REQUIREMENT:
Repeat all of the following lines word for word, without changing or leaving out anything.

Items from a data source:

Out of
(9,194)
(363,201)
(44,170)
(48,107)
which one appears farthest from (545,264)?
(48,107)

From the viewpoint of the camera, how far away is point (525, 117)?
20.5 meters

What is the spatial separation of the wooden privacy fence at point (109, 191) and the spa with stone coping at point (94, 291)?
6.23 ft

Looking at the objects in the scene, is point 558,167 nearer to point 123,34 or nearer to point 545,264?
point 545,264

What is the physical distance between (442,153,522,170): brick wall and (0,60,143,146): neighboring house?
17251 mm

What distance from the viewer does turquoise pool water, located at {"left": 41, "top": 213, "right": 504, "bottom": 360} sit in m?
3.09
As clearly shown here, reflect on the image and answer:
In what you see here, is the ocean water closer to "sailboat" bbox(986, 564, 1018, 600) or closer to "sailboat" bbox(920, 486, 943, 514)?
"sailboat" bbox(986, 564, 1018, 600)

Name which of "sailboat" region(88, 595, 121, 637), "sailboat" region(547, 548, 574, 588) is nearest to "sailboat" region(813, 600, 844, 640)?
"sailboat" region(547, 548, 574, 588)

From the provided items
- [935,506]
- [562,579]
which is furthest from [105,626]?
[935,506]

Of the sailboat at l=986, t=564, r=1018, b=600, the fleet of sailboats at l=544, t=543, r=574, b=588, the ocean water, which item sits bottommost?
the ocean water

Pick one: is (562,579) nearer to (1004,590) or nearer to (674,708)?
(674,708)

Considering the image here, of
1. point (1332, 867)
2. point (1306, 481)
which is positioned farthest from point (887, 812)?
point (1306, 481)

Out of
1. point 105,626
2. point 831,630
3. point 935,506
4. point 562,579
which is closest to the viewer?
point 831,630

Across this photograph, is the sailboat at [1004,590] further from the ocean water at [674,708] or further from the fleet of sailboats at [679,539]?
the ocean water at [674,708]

FULL SOLUTION:
Out of
(9,194)
(363,201)
(44,170)
(48,107)
which one appears farthest from (545,264)?
(48,107)

From the viewpoint of the camera, how far away is point (525, 117)?
20.5 meters

What is the spatial separation of the wooden privacy fence at point (109, 191) and the spa with stone coping at point (94, 291)?
6.23 ft

Looking at the objects in the scene, is point 558,167 nearer to point 123,34 or nearer to point 545,264?
point 545,264

What is the physical distance between (442,153,522,170): brick wall and (0,60,143,146): neighboring house?
17251 mm

What distance from the viewer does turquoise pool water, located at {"left": 41, "top": 213, "right": 504, "bottom": 360} sit in m?
3.09
As clearly shown here, reflect on the image and answer:
In what you see here, is the ocean water closer to "sailboat" bbox(986, 564, 1018, 600) or closer to "sailboat" bbox(920, 486, 943, 514)?
"sailboat" bbox(986, 564, 1018, 600)

Name which of "sailboat" region(88, 595, 121, 637), "sailboat" region(547, 548, 574, 588) is nearest to "sailboat" region(813, 600, 844, 640)?
"sailboat" region(547, 548, 574, 588)

From the provided items
- [935,506]
- [562,579]
which is furthest from [105,626]?
[935,506]

Of the sailboat at l=986, t=564, r=1018, b=600, the fleet of sailboats at l=544, t=543, r=574, b=588, the ocean water, which item sits bottommost?
the ocean water

Pick one: is (562,579) nearer to (1004,590) or nearer to (674,708)?
(674,708)

Considering the image here, of
1. point (1332, 867)
2. point (1306, 481)
which is positioned farthest from point (887, 812)?
point (1306, 481)

Out of
1. point 105,626
2. point 831,630
3. point 935,506
4. point 562,579
which is closest to the viewer?
point 831,630

Across this photograph, is the sailboat at [1004,590] further from the ocean water at [674,708] or further from the fleet of sailboats at [679,539]?
the ocean water at [674,708]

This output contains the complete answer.